Aufgaben:
1) Aus wie vielen Lagen besteht laut dem Textabschnitt über Wathosen die Hose von Scierra, die im unteren Bereich besonders stabil ist?
2) Übersetze aus dem Textabschnitt über Wathosen den Satz „Du musst dann aber wirklich mehrere Schichten darunter tragen.“ ins Englische.
3) Schreibe die Diskussion über Wathosen im Winter nach ihrem letzten Satz weiter.

━━━ Textabschnitt

Atmungsaktive wathosen in aller ehren, aber im winter #d #d #d
habs auch schonmal probiert mit zich jogginghosen drunter und thermo-unterwäsche. da kommst du um neopren einfach nicht rum!
meine erfahrung #t


----------



## marioschreiber (14. November 2003)

Die Scierra hat seperate Schuhe!

Die Atmungsaktive habe ich den letzten Winter durchgehend getragen !!!
Du musst dann aber wirklich mehrere Schichten darunter tragen.
Und ALLE Schichten müssen auch atmungsaktiv sein! Selbst die Unterhose!
Sonst würde der Schweiss sich in dem Stoff sammeln und du würdest dir die Kronjuwelen abfrieren

Da ich aber die Neoprenhose habe werde ich sie auch tragen.
Wenn ich sie aber nicht schon vor der atmungsaktiven gehabt hätte, hätte ich sie mir warscheinlich nicht gekauft!


----------



## KönigNr.1 (14. November 2003)

Tja, 2:1 für die Neopren-Hose. Jetzt hab ich schon eine Neo-Hose, was mich halt stört ist das man wirklich nicht vernünftig mit den angesetzten Stiefeln laufen kann. Zumindest nicht wenn man über kiesigen Strand laufen muß. Daher der Gedanke einer neuen Hose mit extra Schuhen. Nochmal eine Frage an Dich, Mario. Was verstehtst Du unter mehrere Lagen ? Wenn ich Sachen unterziehen würde, dann wirklich nur Helly Hansen Unterw. Polarfleece in verschiedener Stärke, also wirkl. nur gute Sachen. Kann man dann tatsächlich auch 3 Stunden im Winter im Wasser stehen ohne sich die Glöcken abzufrieren ? Bei der Neo ist oder wahr das ja nie ein Problem. Natürlich muß man sich auch darunter Funktionswäsche unterziehen. Übrigens, deine Meinung vertritt auch eine Angler auf der Fliegenfischer-Forum Seite im Internet. Hat sich auch nachdem seine Neo aufwahr eine atmungsakt. Hose geholt. Zudem gibt es von Scierra eine die aus 5 Lagen besteht und im unteren Bereich besonders stabil ist u. dadurch auch besser isoliert.  Schon einmal Danke

Ein Mefoangler aus Westfalen


----------



## Truttafriend (14. November 2003)

> die Antworten kommen ja schneller wie die Feuerwehr



Das ist hier ja auch das Anglerboard 

Ich hab für die ganz warme Saison eine einlagige Atmungsaktive.
Wenns rattig wird zieh ich eine 5lagige an und mit entsprechender Unterbekleidung sehr angenehem
Ende Februar bei -1 Grad Wassertepmperatur geht dann auch schon mal die Neopren mit.

━━━━━━
━━━ Bereitgestellte Daten

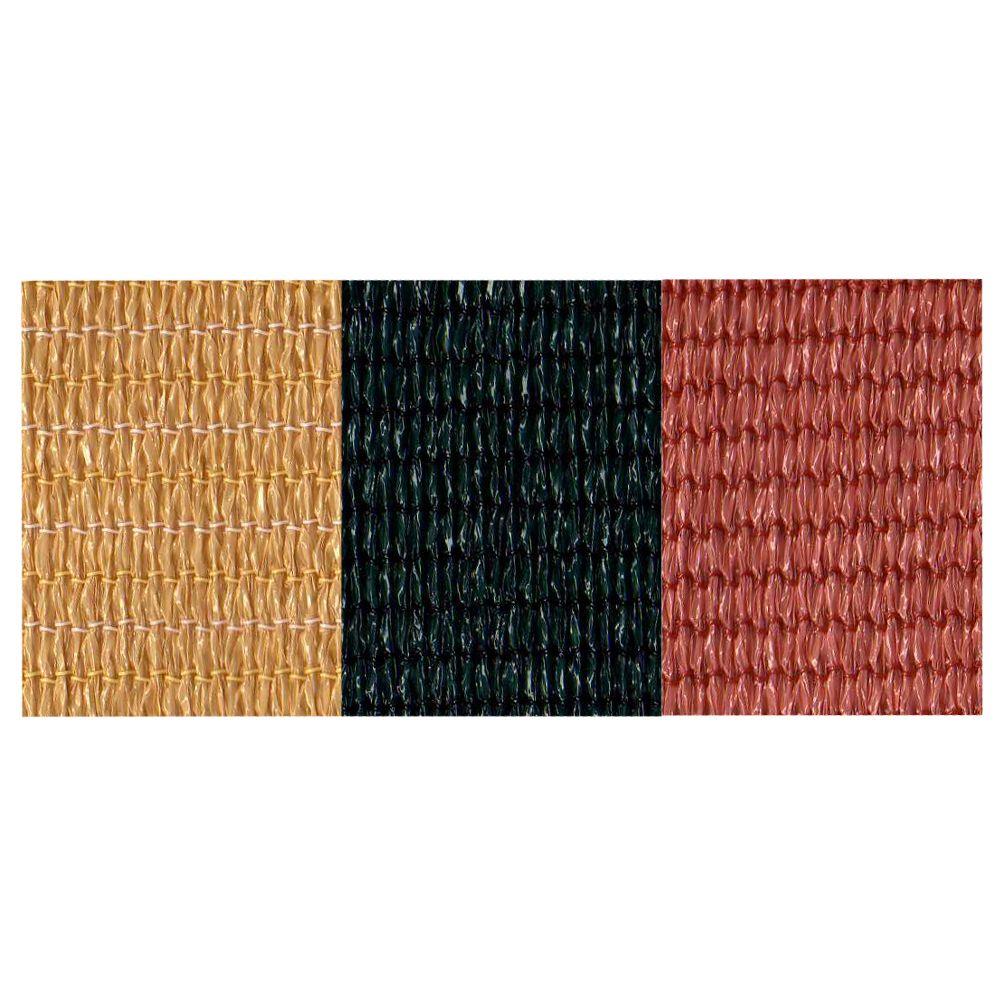 EarthCo Shade Sails 4 in x 4 in. Fabric Color Samples018 The Home Depot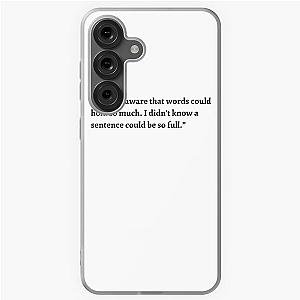 Where the Crawdads Sing Samsung Galaxy Soft Case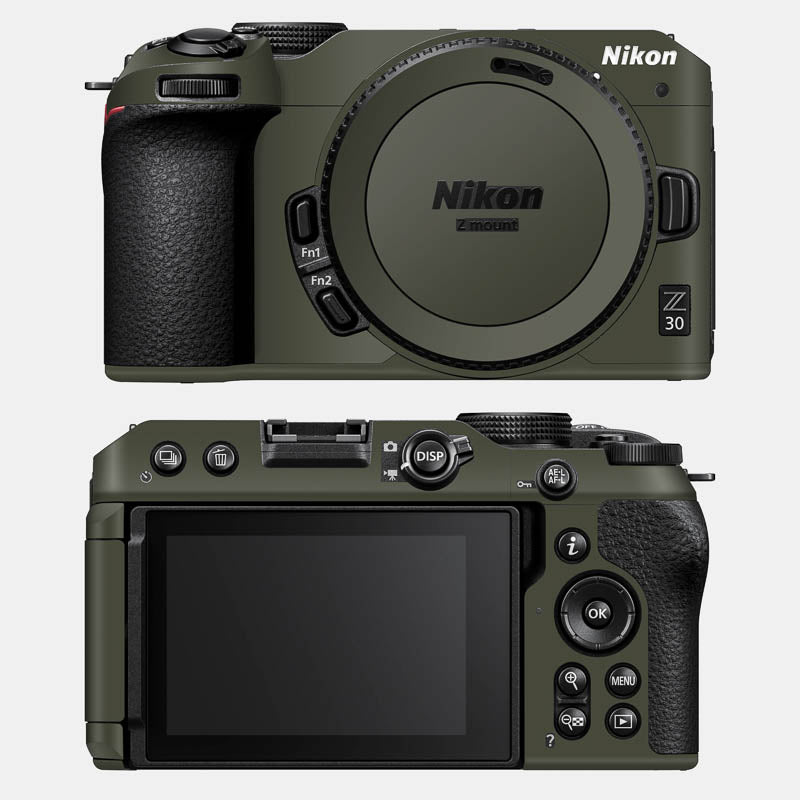 Nikon Z30 Skins, Wraps & Covers » Capes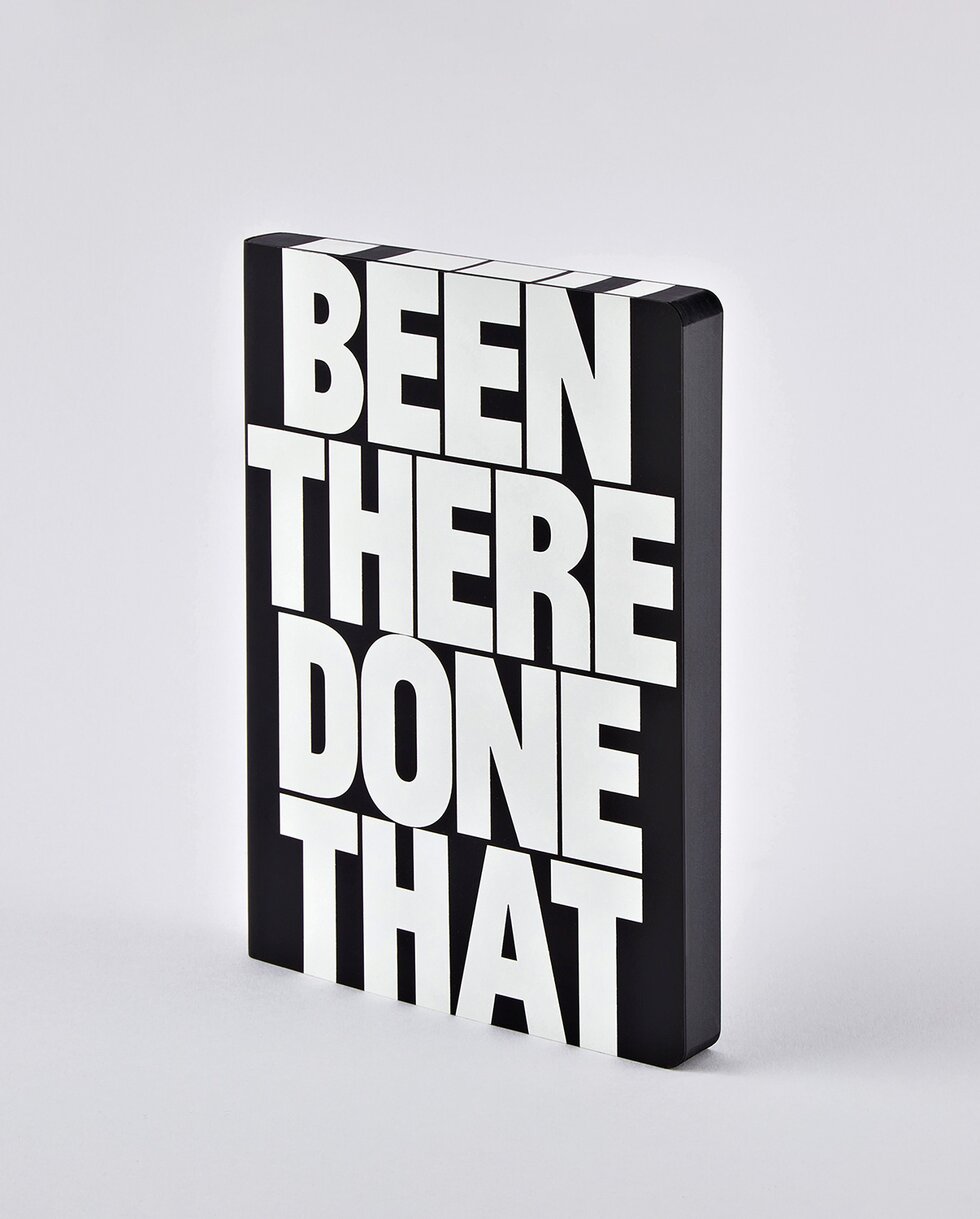 Nuuna notitieboek - Been There Done That-Notitieboek-DutchMills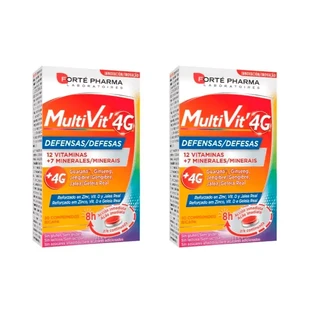 Forté Pharma Duplo Multivit 4 гр Захист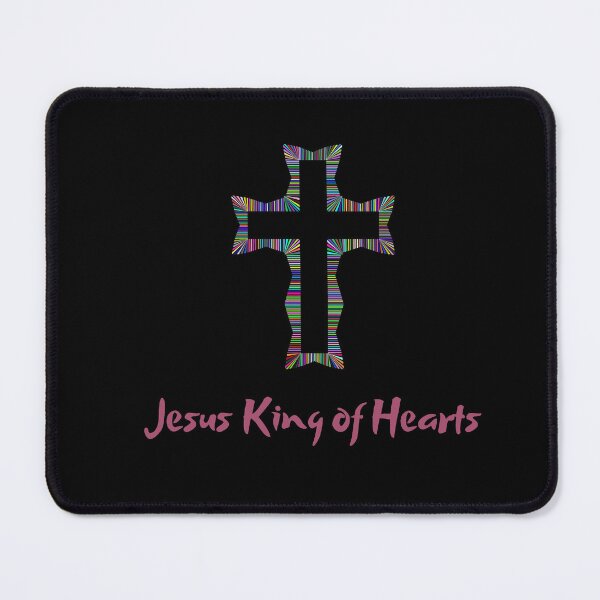 Item preview, Jesus King Of Hearts designed and sold by AMCreatix.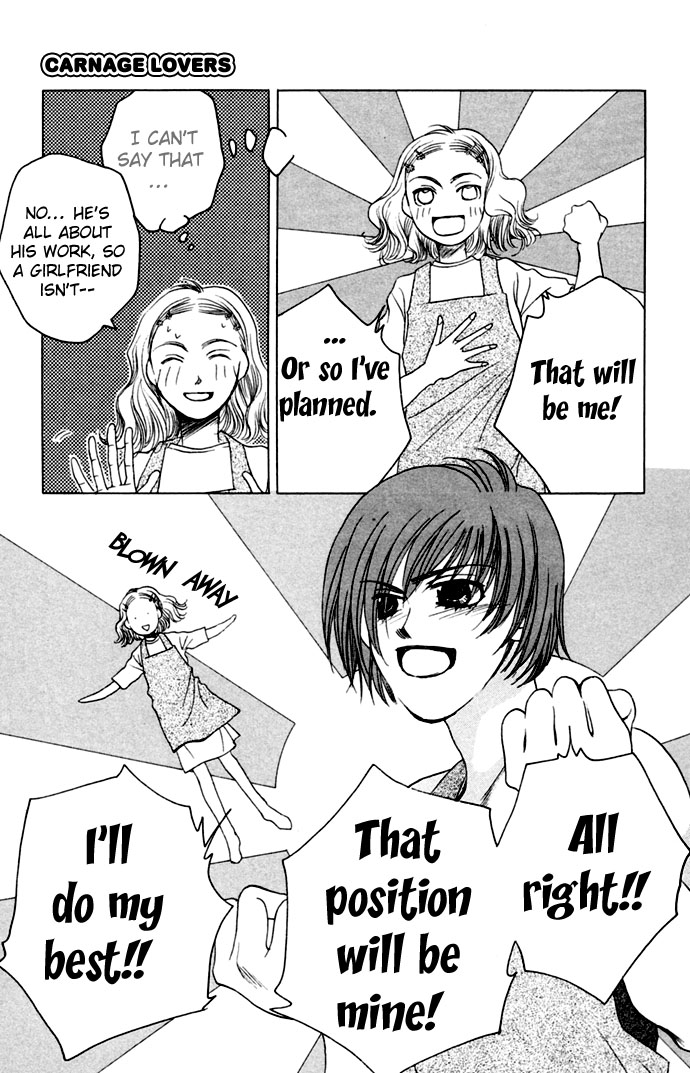 Diamond Head Chapter 16.5 page 11 - Chapter 16.5: Carnage Lovers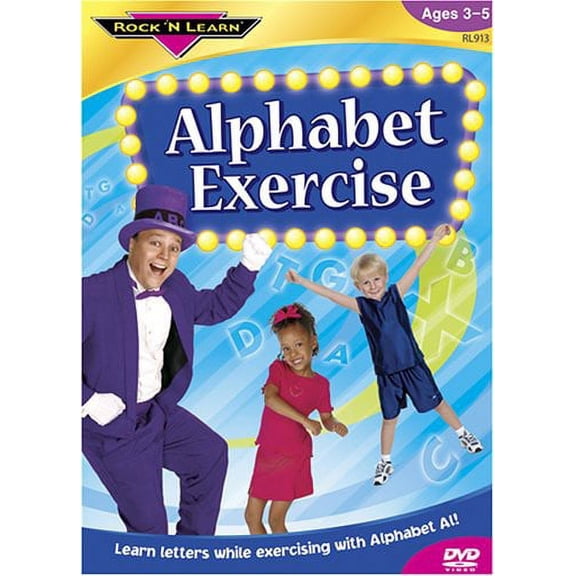 Rock N Learn: Alphabet Exercise  [DIGITAL VIDEO DISC]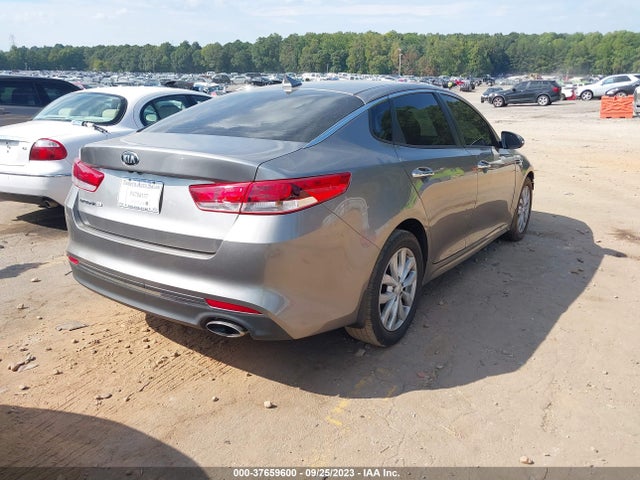 KIA Optima Lx 2016 5XXGT4L34GG104194 Image 4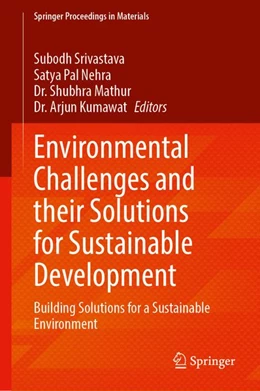 Abbildung von Srivastava / Pal Nehra | Environmental Challenges and their Solutions for Sustainable Development | 1. Auflage | 2026 | beck-shop.de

━━━━━━

Lösungen nach Nummer:
1) Aus 5 Lagen.

2) But then you really have to wear several layers underneath.

3)
Da ich als Mefofliegenfischer eher weniger IM Wasser (ist meine Erfahrung) als AM Wasser stehe komme ich damit aus. Meistens stehe ich kaum knöcheltief im Wasser.
Nur wenn ich weiter rein waten muss um nach hinten Platz zu gewinnnen trage ich freiwillig die Neopren.

Jeder friert halt anders 
Ich hab noch soviel jugendliches Feuer:q


----------



## KönigNr.1 (14. November 2003)

Hallo Truttafriend,
ich denke Du hast den Nagel auf den Kopf getroffen, jeder friert wohl anders. Du erwähnst auch eine fünflagige Hose, meinst Du viell. die Scierra Blackwater. Sie wird bei uns in der Nähe für 189 Euro angeboten. Soll ein Restposten sein. Woanders habe ich sie für über 300 Euro gesehen. Dann sollte ich wohl zuschlagen. Falls Du die Scierra besitzt, würde ich mich freuen, wenn Du mir mitteilst ob Du zufrieden damit bist. Obwohl man für den Preis wohl nicht viel verkehrt machen kann. 
Grüsse an alle Mefoangler

Ein Mefoangler aus Westfalen (2. Dezemeberwoche in Schönhagen) 1 Woche angeln.


----------



## Truttafriend (14. November 2003)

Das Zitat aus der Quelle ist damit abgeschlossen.